Now download The Avenger by Swandog46 and save it to your Desktop.

• Extract avenger.exe from the Zip file and save it to your Desktop
• Run avenger.exe by double-clicking on it.
• Do not change any check box options!!
  
• Copy everything in the Code box below, and paste it into the Input script here window:

Code: [Select]

Comment:

Files to delete:
C:\WINDOWS\SET7F.tmp
C:\WINDOWS\SET6F.tmp
C:\WINDOWS\SET5D.tmp
C:\WINDOWS\SET51.tmp
C:\WINDOWS\SET80.tmp
C:\WINDOWS\SET70.tmp
C:\WINDOWS\SET5E.tmp
C:\WINDOWS\SET52.tmp
C:\WINDOWS\System32\CF4083.exe
C:\WINDOWS\zip.exe
C:\WINDOWS\VFIND.exe
C:\WINDOWS\SWXCACLS.exe
C:\WINDOWS\SWSC.exe
C:\WINDOWS\SWREG.exe
C:\WINDOWS\sed.exe
C:\WINDOWS\NIRCMD.exe
C:\WINDOWS\grep.exe
C:\WINDOWS\fdsv.exe

Folders to delete:
C:\ComboFix


• Now click the Execute button.
  
• Click Yes to the prompt to confirm you want to execute.
  
• Click Yes to the "Reboot now?" question that will appear when Avenger finishes running.
  
• Your PC should reboot, if not, reboot it yourself.
• A log file from Avenger will be produced at C:\avenger.txt and it will pop-up for you to view when you login after reboot.

.

• Add the Avenger log in your next post.

----------

Download Malwarebytes' Anti-Malware (MBAM)

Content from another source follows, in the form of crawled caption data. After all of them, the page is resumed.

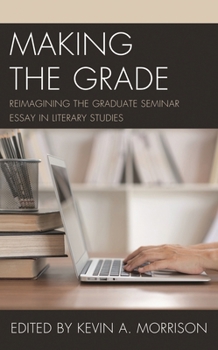 Paperback Making the Grade: Reimagining the Graduate Seminar Essay in Literary Studies Book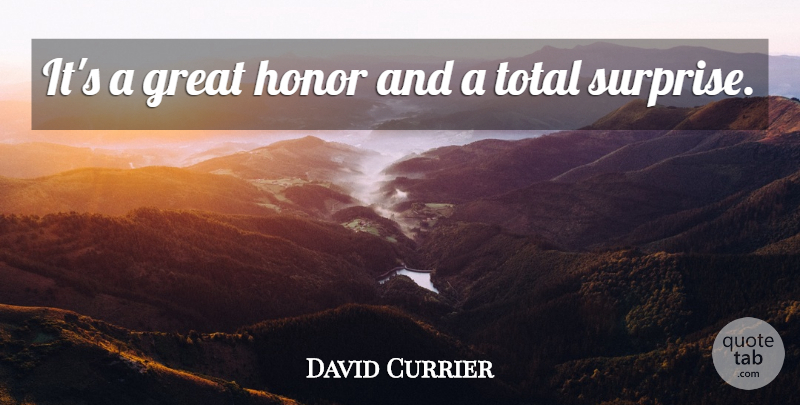 David Currier Quote About Great, Honor, Total: Its A Great Honor And...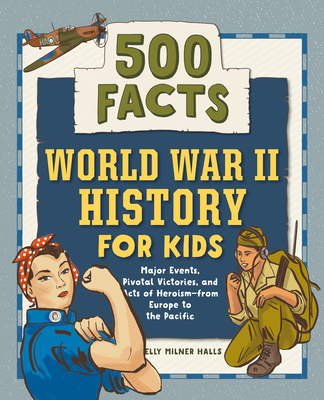 World War II History for Kids: 500 Facts (History Facts for Kids) By Kelly Milner Halls Cover Image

• Double-click mbam-setup.exe and follow the prompts to install the program.
  
• At the end, be sure a checkmark is placed next to the following:
• Update Malwarebytes' Anti-Malware
  
• Launch Malwarebytes' Anti-Malware

• Then click Finish.
  
• If an update is found, it will download and install the latest version.
• Once the program has loaded, select Perform quick scan, then click Scan.
  
• When the scan is complete, click OK, then Show Results to view the results.
  
• Be sure that everything is checked, and click Remove Selected.
  
• When disinfection is completed, a log will open in Notepad and you may be prompted to Restart.(See Extra Note)
• The log is automatically saved by MBAM and can be viewed by clicking the Logs tab in MBAM.
• Copy and Paste the entire report in your next reply.

Extra Note: If MBAM encounters a file that is difficult to remove, you will be presented with 1 of 2 prompts, click OK to either and let MBAM proceed with the disinfection process, if asked to restart the computer, please do so immediately.